Prevent is the piece of safeguarding training that makes new starters frown at the sign-up sheet. Counter-terrorism? Here? Between the sand tray and the sleep room? It can feel like a duty written for somebody else’s workplace, and that feeling is exactly why it’s worth taking seriously, because a duty that feels irrelevant is a duty nobody performs well.
A duty on the whole team, not just the leader
Since 2015, all schools and registered early years providers have had a legal duty to have due regard to preventing people being drawn into terrorism. Nearly a decade on, it’s easy to treat Prevent as a box on the induction checklist, but the duty extends to every practitioner in the setting, not only managers and safeguarding leads.
In practice, that means staff must be alert to any reason for concern in a child’s life, at home or elsewhere, including awareness of the expression of extremist views. There are also specific expectations placed on those in leadership positions, from policy through to training, and Ofsted has incorporated Prevent into its inspection framework, so leaders should expect inspectors to ask about it and staff to be asked what they’d do with a concern. That includes knowing your local referral routes and being able to describe your setting’s approach in plain terms.
What this can look like from a nursery
Nobody is suggesting a three-year-old is being radicalised at the water tray. The early years angle is the same one that runs through all safeguarding: you see children and families every day, at close quarters, over months and years, and that gives you a view of a child’s world that almost no other professional gets.

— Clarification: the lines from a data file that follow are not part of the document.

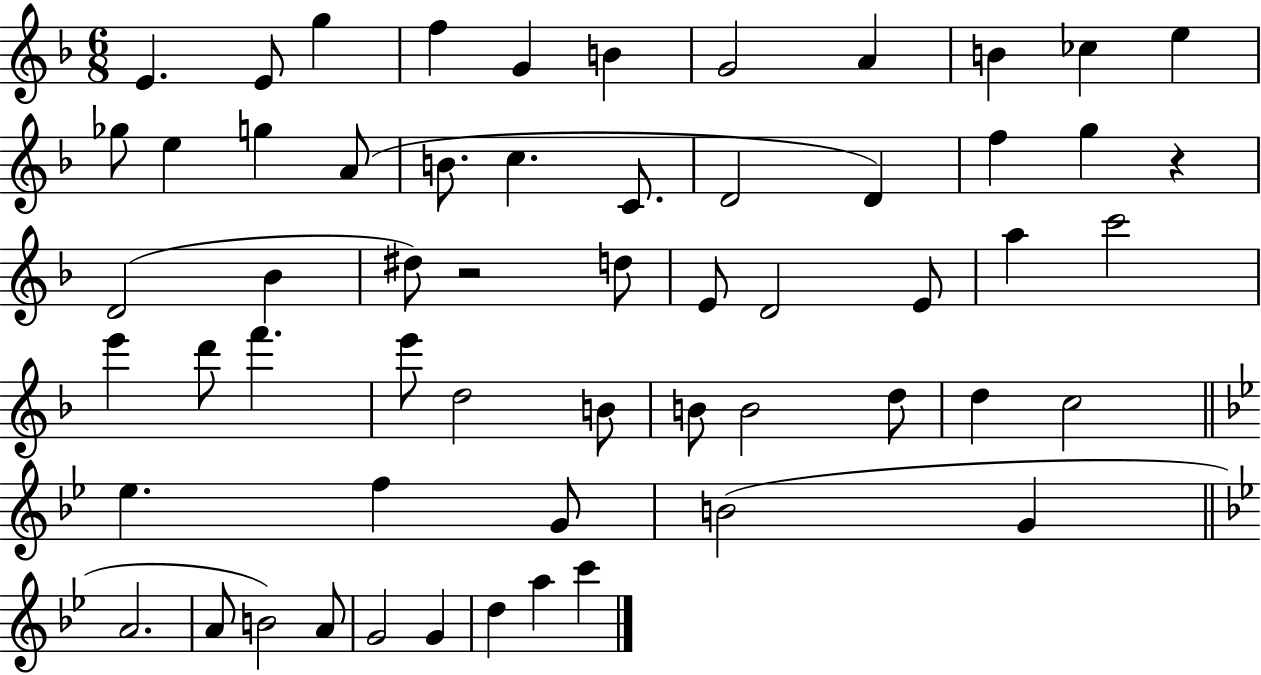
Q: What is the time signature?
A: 6/8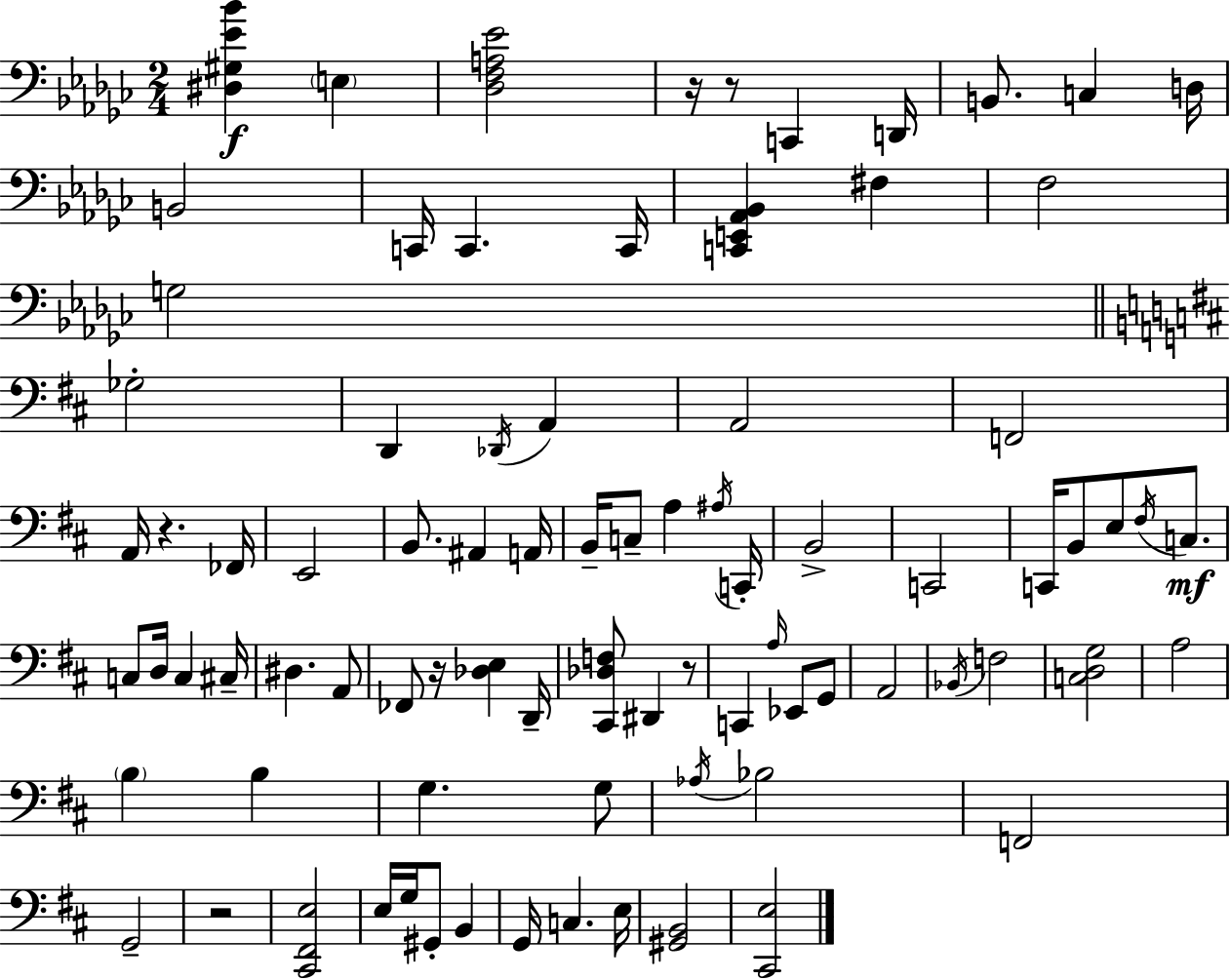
[D#3,G#3,Eb4,Bb4]/q E3/q [Db3,F3,A3,Eb4]/h R/s R/e C2/q D2/s B2/e. C3/q D3/s B2/h C2/s C2/q. C2/s [C2,E2,Ab2,Bb2]/q F#3/q F3/h G3/h Gb3/h D2/q Db2/s A2/q A2/h F2/h A2/s R/q. FES2/s E2/h B2/e. A#2/q A2/s B2/s C3/e A3/q A#3/s C2/s B2/h C2/h C2/s B2/e E3/e F#3/s C3/e. C3/e D3/s C3/q C#3/s D#3/q. A2/e FES2/e R/s [Db3,E3]/q D2/s [C#2,Db3,F3]/e D#2/q R/e C2/q A3/s Eb2/e G2/e A2/h Bb2/s F3/h [C3,D3,G3]/h A3/h B3/q B3/q G3/q. G3/e Ab3/s Bb3/h F2/h G2/h R/h [C#2,F#2,E3]/h E3/s G3/s G#2/e B2/q G2/s C3/q. E3/s [G#2,B2]/h [C#2,E3]/h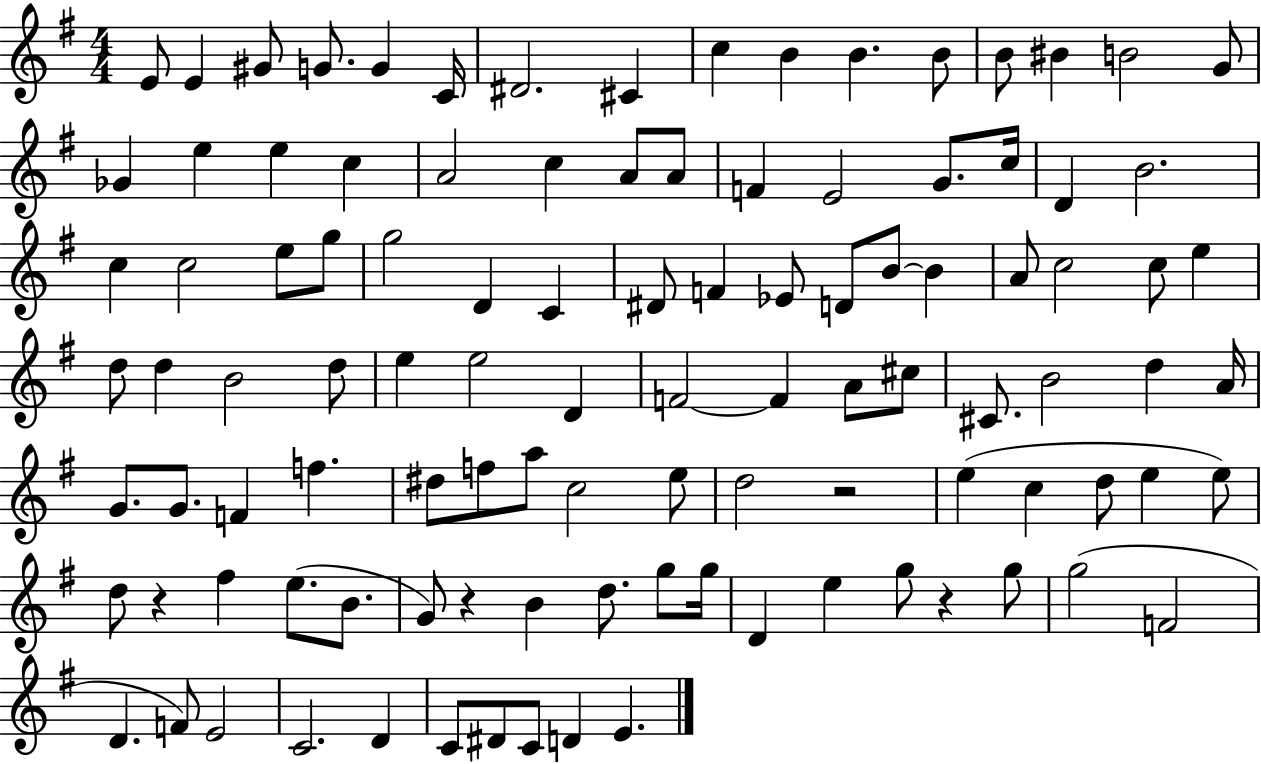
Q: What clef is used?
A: treble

Radicalisation is something that happens to people around a child, and sometimes, later, to the older siblings you meet at pick-up. A parent whose talk at the door has taken a sharply hateful turn. A child repeating language at the lunch table that plainly wasn’t learned from CBeebies. A sudden change in a family’s circumstances, contacts or behaviour that sits uneasily with what you know of them. None of these things is proof of anything, and most will have innocent explanations. The training point is narrower: know what extremism and radicalisation are, know who may be susceptible, and know what to do rather than shrugging it off because it feels far-fetched.
If something worries you
Here’s the reassuring part. Responding to a Prevent concern uses the same muscle as every other safeguarding concern. Notice it, record it accurately, and take it to your designated safeguarding lead, who can seek advice and refer on where needed. Prevent isn’t about early years staff diagnosing extremism; it’s about noticing and passing on, so that people with the right expertise can offer support. And support is the right word, because the aim of the strategy at this level is to help individuals at risk before anything happens, not to criminalise them.
It’s worth rehearsing the mundane version of this at a staff meeting, the same way you’d rehearse a fire drill. Who is the safeguarding lead this week? Where do concerns get written down? What happens if the lead is on leave, or the concern involves the lead? Five minutes walking through the boring mechanics does more for real-world readiness than any amount of solemn policy prose.
Whole-team training makes all of this feel routine instead of alarming. Our Prevent Strategy course takes about an hour online, covers the duty from government strategy down to what-do-I-do-on-Tuesday, and works well in inductions and annual refresher plans alike. Teams come out of it calmer about the subject, not more anxious, which is precisely the goal.
Certificated Prevent training for your whole team
The Prevent Strategy course covers the duty, extremism and radicalisation, leadership expectations, Ofsted’s approach and what to do with a concern, with a certificate you can present at inspection and audit.
Prevent will probably never be the most-used part of your safeguarding knowledge. Like the fire blanket in the kitchen, that’s not an argument for going without it.